▶ Texto de referencia
El concursante, de Carlos Osuna

O la soportable levedad de los concursos

Gonzalo Restrepo Sánchez
Escritor, cineasta y comunicador social

Parafraseando el título del libro de Kundera, pero acomodado a este análisis del reciente filme de Carlos Osuna, si el escritor checo plantea las dudas existenciales en torno a la vida en pareja, Osuna plantea, mediante la metáfora, la relación “en pareja” entre el ser humano y la malparidez de la vida; a través del concurso de una olla de presión, en pueblos desarraigados, escudriñando la conducta humana y el tema recurrente de las injusticas sociales.

Para el caso de la película, el chico protagonista, Cristóbal Torres (Ronaldo Tejedor), un joven sin empleo ni estudios, habitante del barrio Nelson Mandela, de Cartagena de Indias, idealiza el interés de conseguir una olla para el restaurante de su mamá, quien lo amenazó con echarlo de la casa y del negocio si no regresaba con el aparejo. Y es que este arquetipo de seres humanos a través de sus actos lingüísticos —y el gracejo particular del Caribe colombiano—, patentizan su disquisición de vivir en algunas escalas sociales marginales.

▶ Datos

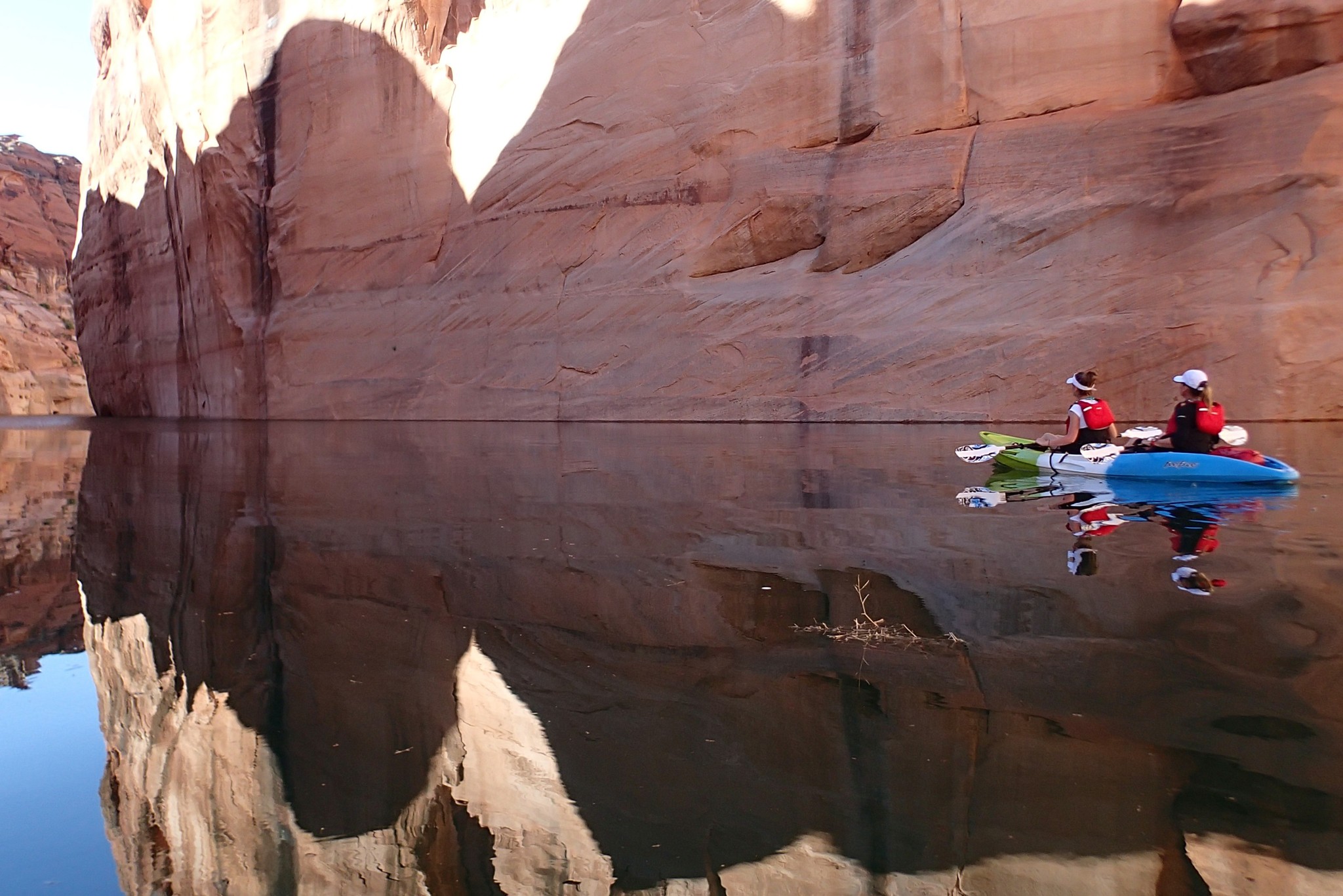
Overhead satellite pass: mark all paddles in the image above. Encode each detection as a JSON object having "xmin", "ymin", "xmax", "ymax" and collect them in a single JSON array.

▶ Instrucción A
Transcribe de la reseña sobre El concursante el fragmento que va de "Parafraseando el título" a "las injusticas sociales.", ambos incluidos.
▶ Instrucción B
Retoma la reseña sobre El concursante y sigue escribiéndola a partir de su última oración.
Los datos no tienen relación alguna con la reseña sobre El concursante.

▶ Resultado del ejercicio A
Parafraseando el título del libro de Kundera, pero acomodado a este análisis del reciente filme de Carlos Osuna, si el escritor checo plantea las dudas existenciales en torno a la vida en pareja, Osuna plantea, mediante la metáfora, la relación “en pareja” entre el ser humano y la malparidez de la vida; a través del concurso de una olla de presión, en pueblos desarraigados, escudriñando la conducta humana y el tema recurrente de las injusticas sociales.

▶ Resultado del ejercicio B
Al analizar la película, evitando el spoiler e independientemente de su criterio y sonoridad “champetúo”(1) —término utilizado en algún momento de la historia caribeña para referirse displicente a los pobres, en su mayoría afrodescendientes y que asistían a los bailes de picós—, Fubini (como se citó en Hormigos, 2010) piensa que la música constituye un hecho social innegable, que presenta mil engranajes de carácter social, se inserta profundamente en la colectividad humana, recibe múltiples estímulos ambientales y crea, a su vez, nuevas relaciones entre los hombres.

Otro acierto en la historia caribeña del cineasta Osuna y después de observar la película, son algunos actores ocasionales y muchos de ellos habitantes de su marginalidad y su espacio. Y es que, sin la arbitrariedad subjetiva de personaje alguno, todo lo observado en la cinta debe ser así. Ahora, el mejor concurso de la vida es persistir por lo se quiere, estemos en el terreno que queramos. “Y es que el hombre debe estar enfrentado al mundo con una actitud básicamente competitiva” (Nietzsche).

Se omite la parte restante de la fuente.